54 of 56 people found the following review helpful:
5.0 out of 5 stars
Don't be so easily discouraged...,
By A Customer
This review is from: The Bonesetter's Daughter (Hardcover)
I purchased this book when it was first released (I'd become a fan of Amy Tan's books having read the other three before), and then just out of curiosity decided to check the reviews of it here at amazon to catch a glimpse of what I was getting into. I'm sad to say that many of the reviews readers gave "The Bonesetter's Daughter", of it being a "rehashing of the same story" and such made me prejudiced towards it, and I put down the book for a few weeks. Pure boredom this past weekend made me finally resolve to give it a try anyway, and I could barely stop to put it down. Sure, it can be argued that the bulk of Ms. Tan's books focus on the mother-daughter relationship dynamic and of past wrongs done to them by men of their pasts...but I think that part of the reason why she's sucessfully been able to transform these themes into their own unique story every time, is because they deal with a part of history in which several different cultures can find kinship.
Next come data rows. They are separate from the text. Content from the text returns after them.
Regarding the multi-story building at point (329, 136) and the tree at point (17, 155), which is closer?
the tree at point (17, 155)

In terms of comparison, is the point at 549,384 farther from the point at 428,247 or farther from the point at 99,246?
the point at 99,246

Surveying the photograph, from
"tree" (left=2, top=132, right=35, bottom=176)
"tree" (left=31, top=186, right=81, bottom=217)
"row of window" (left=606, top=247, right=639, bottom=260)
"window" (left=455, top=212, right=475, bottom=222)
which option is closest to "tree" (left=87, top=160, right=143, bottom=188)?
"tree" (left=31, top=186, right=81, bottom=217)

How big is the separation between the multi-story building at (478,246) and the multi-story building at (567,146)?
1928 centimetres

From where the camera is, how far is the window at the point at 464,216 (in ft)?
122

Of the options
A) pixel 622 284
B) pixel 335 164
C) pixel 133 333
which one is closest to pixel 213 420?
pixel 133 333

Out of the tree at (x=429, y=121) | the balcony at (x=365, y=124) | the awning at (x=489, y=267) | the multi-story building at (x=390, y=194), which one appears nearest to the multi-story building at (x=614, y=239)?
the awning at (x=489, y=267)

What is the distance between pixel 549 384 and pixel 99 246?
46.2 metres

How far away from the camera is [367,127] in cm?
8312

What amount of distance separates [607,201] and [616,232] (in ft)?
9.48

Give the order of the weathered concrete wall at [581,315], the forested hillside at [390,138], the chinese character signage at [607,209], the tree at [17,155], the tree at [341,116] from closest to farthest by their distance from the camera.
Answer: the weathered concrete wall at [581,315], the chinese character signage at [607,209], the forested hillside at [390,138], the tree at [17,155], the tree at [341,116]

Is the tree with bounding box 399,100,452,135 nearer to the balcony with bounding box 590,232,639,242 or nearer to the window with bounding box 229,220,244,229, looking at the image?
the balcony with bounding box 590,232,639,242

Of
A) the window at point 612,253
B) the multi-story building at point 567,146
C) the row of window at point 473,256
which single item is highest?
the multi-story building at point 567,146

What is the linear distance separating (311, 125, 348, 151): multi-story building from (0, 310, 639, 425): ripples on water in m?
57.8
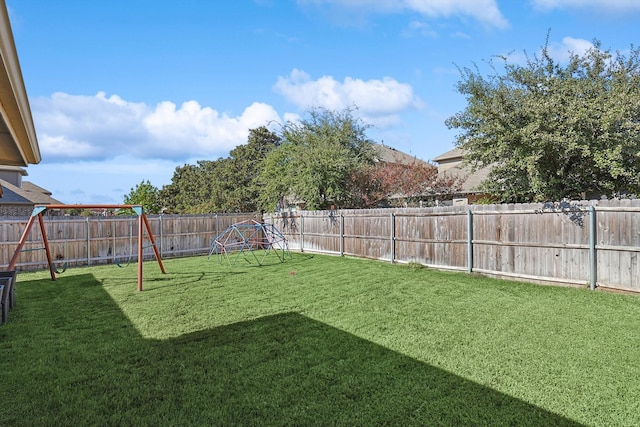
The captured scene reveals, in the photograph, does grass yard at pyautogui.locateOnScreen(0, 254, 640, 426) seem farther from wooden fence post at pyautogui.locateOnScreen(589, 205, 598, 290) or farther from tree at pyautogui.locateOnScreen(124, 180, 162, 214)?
tree at pyautogui.locateOnScreen(124, 180, 162, 214)

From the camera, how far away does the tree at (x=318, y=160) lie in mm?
15281

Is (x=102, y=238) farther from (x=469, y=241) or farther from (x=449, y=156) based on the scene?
(x=449, y=156)

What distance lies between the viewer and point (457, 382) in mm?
3559

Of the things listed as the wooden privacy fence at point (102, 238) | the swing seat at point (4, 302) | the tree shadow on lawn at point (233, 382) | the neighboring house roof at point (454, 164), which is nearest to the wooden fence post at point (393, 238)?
the tree shadow on lawn at point (233, 382)

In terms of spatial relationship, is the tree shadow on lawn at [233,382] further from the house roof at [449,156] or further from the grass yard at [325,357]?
the house roof at [449,156]

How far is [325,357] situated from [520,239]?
20.2 ft

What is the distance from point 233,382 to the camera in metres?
3.63

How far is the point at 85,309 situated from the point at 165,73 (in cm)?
842

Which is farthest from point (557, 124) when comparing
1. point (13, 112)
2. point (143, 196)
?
point (143, 196)

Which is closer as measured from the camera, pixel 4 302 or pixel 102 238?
pixel 4 302

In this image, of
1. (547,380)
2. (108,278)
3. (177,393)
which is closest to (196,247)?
(108,278)

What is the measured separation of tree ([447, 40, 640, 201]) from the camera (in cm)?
826

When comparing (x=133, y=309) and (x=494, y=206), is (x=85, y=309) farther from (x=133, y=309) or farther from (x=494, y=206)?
(x=494, y=206)

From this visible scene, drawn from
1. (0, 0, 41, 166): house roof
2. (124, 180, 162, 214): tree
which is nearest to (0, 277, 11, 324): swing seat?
(0, 0, 41, 166): house roof
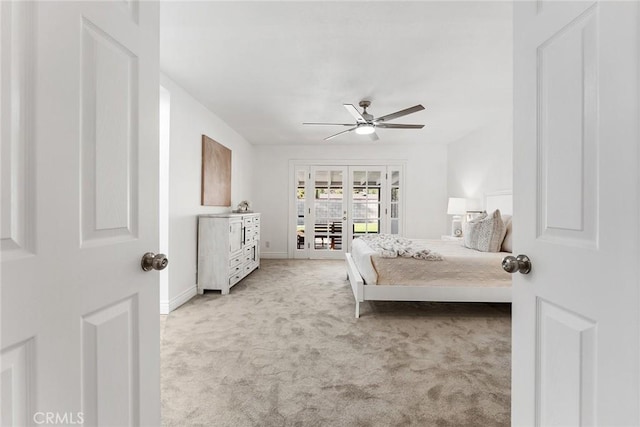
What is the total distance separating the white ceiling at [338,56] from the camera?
185cm

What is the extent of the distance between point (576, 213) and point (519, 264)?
0.68 feet

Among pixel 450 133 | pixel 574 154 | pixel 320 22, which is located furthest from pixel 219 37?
pixel 450 133

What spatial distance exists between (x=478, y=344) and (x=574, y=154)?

The fact is that Amy Tan is a master of capturing true human emotion in her characters' lives, that touches the reader in a very poigniant way. And this one is no exception. "The Bonesetter's Daughter" has now become my favorite of Amy Tan's novels, and I just moments ago finished it and passed it along to my own mother telling her that she "MUST read this book right away!" I'd like to extend the same recommendation to everyone else who is considering taking up "The Bonesetter's Daughter" as well. Luyi--*all that you wish*
22 of 22 people found the following review helpful:
5.0 out of 5 stars
A sensitive, emotion-driven tale by an excellent writer.,
By
This review is from: The Bonesetter's Daughter (Hardcover)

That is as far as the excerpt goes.